--- Start EXCERPTED TEXT ---

Theme: It is clear that no single country can be immune from the global recession, including Indonesia. The impact on the latter has distorted some of its economic indicators, especially growth and trade. In line with the efforts made by its government to handle the crisis, Indonesia held elections, both legislative and presidential, in 2009. This ARI looks at the implications of the elections and the prospects for Indonesia’s economy after them.
Summary: After experiencing an economic downturn in the second half of 2008, Indonesia’s economic recovery has begun to show some momentum following the legislative elections of 9 April 2009 and the presidential elections of 8 July 2009. Indonesia’s government was quick to respond to the crisis by combining both monetary and fiscal policy instruments in order to minimise the effects of the global crisis. Swift action and a lack of panic in handling the impact since August 2008 have made all the difference. Indonesia has now become far more dependent on its own spending as an engine of growth.
Analysis: Indonesia’s economy started showing some uncertainty in mid-2008, persisting onto the first half of 2009 as the global financial crisis continued to threaten the national economy, aggravated by the slump in other economies around the world. Indonesia had recovered from the East Asian Financial Crisis of 1997-98 with a stable and resilient economy against both internal and external shocks. The government’s objective was not only economic stability, but also achieving high rates of growth. The economy continued to escalate slightly and was still on the right track to achieve high rates of growth until the second quarter of 2008. Furthermore, GDP growth had reached a high of 6.4% by that time. However, the economy started to experience some turbulence in the second half of 2008, especially in October, as the stock markets worldwide crashed and entered a period of high volatility. Consequently, economic activity slowed down as a result of the global pressure from food and crude oil prices and the financial crises breaking out in the region.
In line with the substantial capital outflow from Indonesia, the rupiah’s exchange rate against the US dollar depreciated on high volatility at the end of 2008. It then gave a positive signal, appreciating after the legislative elections of 9 April 2009. However, the appreciation of the Rupiah also had a negative aspect, especially in terms of supporting exports. During the year 2008, the indicator of domestic financial market performance, the Indonesia Stock Exchange (IDX), fell quite significantly by up to 50% at the end of 2008 but started to experience a bullish trend after the first quarter of 2009. Following the legislative and presidential elections, Indonesia’s composite index rose sharply and reached an all-time high of 2,400 in September 2009. This was mainly due to the growing positive sentiment of a global financial market recovery, as the stock market moved in line with the trend of the regional stock markets given the relatively high foreign exposure of the country’s financial market.
Economic Growth
In 2008, Indonesia’s economic performance was ambiguous and uncertain. There was a sharp difference between growth at the beginning of 2008 and at the end of the year. Growth was at 6.3% in the first quarter of 2008, but fell to 5.7% by the fourth quarter. The International Monetary Fund (IMF) said this would probably be the trend for the following two years, and confirmed that global economic growth in 2009 would be a mere 0.5%. The effects of the global financial crisis, according to some economic experts, will persist around the world and will continue into the medium and long term, having started in the middle of 2007 and worsened in the middle of 2008.

--- End EXCERPTED TEXT ---
--- Start EXCERPTED RECORDS ---

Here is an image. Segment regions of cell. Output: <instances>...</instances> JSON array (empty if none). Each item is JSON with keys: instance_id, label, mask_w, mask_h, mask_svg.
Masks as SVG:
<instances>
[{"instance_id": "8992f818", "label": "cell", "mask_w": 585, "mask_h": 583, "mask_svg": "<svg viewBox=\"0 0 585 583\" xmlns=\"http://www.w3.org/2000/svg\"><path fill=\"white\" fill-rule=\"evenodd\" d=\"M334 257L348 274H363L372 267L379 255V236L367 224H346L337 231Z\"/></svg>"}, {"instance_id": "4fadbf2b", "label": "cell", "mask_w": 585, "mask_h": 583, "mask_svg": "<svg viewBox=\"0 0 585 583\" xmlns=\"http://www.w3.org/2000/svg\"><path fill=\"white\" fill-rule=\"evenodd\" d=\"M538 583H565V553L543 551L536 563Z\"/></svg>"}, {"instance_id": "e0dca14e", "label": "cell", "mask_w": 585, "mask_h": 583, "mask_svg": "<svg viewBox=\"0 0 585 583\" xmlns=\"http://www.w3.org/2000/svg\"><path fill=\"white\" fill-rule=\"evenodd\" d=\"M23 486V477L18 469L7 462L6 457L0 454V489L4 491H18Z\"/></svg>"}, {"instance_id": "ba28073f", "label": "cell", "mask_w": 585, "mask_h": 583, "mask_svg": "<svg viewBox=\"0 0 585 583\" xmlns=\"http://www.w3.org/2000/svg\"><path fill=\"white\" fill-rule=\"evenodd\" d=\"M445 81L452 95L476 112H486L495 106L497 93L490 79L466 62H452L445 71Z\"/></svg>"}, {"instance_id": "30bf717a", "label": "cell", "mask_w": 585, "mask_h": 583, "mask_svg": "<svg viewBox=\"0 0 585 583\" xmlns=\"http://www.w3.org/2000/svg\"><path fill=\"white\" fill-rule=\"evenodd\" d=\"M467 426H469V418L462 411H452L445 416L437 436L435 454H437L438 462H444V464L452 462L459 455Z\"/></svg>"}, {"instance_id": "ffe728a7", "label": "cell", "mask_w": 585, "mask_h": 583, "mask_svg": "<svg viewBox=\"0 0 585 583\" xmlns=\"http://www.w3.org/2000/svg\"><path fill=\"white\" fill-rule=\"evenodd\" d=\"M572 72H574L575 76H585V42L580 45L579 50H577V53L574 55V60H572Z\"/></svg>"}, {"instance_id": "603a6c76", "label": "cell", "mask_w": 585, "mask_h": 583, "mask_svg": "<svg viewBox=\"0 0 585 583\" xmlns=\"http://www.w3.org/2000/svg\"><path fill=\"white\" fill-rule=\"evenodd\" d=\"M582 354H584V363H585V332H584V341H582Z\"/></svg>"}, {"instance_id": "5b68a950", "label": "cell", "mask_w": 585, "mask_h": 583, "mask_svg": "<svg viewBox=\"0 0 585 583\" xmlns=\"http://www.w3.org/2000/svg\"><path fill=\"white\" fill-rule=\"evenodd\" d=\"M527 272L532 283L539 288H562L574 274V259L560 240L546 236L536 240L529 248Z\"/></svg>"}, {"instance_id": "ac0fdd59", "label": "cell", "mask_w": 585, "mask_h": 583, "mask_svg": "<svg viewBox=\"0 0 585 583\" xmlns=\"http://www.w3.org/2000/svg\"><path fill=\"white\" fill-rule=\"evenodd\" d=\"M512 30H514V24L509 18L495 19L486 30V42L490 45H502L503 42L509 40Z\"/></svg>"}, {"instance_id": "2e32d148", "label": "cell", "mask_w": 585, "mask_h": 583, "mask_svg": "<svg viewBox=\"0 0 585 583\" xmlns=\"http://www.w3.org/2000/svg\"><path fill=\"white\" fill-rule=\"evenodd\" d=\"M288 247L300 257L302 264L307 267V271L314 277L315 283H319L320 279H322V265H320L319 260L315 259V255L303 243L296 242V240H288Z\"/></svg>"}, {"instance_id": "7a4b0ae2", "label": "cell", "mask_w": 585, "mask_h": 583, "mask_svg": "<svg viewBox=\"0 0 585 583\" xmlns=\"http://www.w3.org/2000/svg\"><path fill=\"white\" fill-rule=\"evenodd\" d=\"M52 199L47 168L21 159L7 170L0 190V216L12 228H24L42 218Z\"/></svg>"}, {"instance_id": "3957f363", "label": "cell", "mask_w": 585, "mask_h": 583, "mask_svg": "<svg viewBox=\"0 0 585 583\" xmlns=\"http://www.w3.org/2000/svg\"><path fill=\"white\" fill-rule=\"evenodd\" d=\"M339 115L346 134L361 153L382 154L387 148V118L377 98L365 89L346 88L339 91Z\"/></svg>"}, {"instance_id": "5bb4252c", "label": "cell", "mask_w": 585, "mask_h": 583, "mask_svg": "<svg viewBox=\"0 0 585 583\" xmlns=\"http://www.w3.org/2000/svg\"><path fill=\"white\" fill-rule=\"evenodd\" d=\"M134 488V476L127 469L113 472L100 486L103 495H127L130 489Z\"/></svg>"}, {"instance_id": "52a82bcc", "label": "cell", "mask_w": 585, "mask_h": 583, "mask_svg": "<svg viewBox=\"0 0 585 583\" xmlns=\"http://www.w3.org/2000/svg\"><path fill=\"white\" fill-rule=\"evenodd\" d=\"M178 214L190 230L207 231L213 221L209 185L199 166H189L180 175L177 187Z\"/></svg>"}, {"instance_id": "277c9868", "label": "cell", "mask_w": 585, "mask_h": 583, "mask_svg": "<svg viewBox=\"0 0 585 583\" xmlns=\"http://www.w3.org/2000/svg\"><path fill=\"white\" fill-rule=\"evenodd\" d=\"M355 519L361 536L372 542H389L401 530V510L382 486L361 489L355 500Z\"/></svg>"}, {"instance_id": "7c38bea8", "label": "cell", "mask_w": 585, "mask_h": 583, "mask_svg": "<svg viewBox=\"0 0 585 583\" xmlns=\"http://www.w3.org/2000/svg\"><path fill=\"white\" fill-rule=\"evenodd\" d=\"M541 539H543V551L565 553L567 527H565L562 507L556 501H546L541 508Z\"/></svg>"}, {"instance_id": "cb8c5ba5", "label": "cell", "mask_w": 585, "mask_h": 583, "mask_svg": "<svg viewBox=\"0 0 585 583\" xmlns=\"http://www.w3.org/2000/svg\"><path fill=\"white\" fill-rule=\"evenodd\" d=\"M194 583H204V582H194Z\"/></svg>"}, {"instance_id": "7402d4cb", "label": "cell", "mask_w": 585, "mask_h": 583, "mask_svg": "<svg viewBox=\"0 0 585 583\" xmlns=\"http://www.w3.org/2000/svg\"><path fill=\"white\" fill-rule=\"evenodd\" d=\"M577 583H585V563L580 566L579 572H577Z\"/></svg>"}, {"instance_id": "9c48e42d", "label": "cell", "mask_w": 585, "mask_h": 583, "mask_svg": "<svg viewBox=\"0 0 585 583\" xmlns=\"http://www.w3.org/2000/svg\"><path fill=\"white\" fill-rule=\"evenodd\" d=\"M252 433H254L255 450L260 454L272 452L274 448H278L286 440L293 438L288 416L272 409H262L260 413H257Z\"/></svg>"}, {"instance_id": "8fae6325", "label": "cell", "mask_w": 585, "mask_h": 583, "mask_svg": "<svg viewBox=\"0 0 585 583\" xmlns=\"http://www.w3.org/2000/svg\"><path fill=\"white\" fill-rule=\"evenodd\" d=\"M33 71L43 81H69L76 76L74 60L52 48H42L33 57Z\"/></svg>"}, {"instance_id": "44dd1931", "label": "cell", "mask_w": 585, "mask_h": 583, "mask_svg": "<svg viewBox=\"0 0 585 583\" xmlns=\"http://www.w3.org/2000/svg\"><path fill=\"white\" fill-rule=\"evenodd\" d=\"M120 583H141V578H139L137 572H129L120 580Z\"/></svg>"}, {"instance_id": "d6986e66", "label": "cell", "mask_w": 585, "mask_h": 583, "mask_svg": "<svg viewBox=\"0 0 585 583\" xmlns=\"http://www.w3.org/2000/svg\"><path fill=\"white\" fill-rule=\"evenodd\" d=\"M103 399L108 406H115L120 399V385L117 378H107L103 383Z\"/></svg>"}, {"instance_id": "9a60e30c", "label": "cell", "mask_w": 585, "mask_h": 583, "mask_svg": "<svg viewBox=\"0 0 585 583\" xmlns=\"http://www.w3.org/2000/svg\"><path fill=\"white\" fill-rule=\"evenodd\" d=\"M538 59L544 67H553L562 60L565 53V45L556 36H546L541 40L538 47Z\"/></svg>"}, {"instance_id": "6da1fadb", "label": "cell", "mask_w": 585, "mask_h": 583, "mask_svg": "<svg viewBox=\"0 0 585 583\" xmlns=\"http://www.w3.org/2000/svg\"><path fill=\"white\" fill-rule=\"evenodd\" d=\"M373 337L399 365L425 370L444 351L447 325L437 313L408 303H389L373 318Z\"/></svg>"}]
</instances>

--- End EXCERPTED RECORDS ---

**CHALLENGES**
(1) Repeat the passage on Indonesia's economy word for word, starting at "Summary: After experiencing" and ending at "engine of growth.".
(2) Answer these questions from the passage on Indonesia's economy:
(a) On what date were Indonesia's presidential elections held in 2009?
(b) What all-time high did Indonesia's composite index reach in September 2009?
(c) What was Indonesia's growth rate in the first quarter of 2008?
The records have nothing to do with the passage on Indonesia's economy.

**OUTPUTS**
(1)
Summary: After experiencing an economic downturn in the second half of 2008, Indonesia’s economic recovery has begun to show some momentum following the legislative elections of 9 April 2009 and the presidential elections of 8 July 2009. Indonesia’s government was quick to respond to the crisis by combining both monetary and fiscal policy instruments in order to minimise the effects of the global crisis. Swift action and a lack of panic in handling the impact since August 2008 have made all the difference. Indonesia has now become far more dependent on its own spending as an engine of growth.

(2)
(a) 8 July 2009
(b) 2,400
(c) 6.3%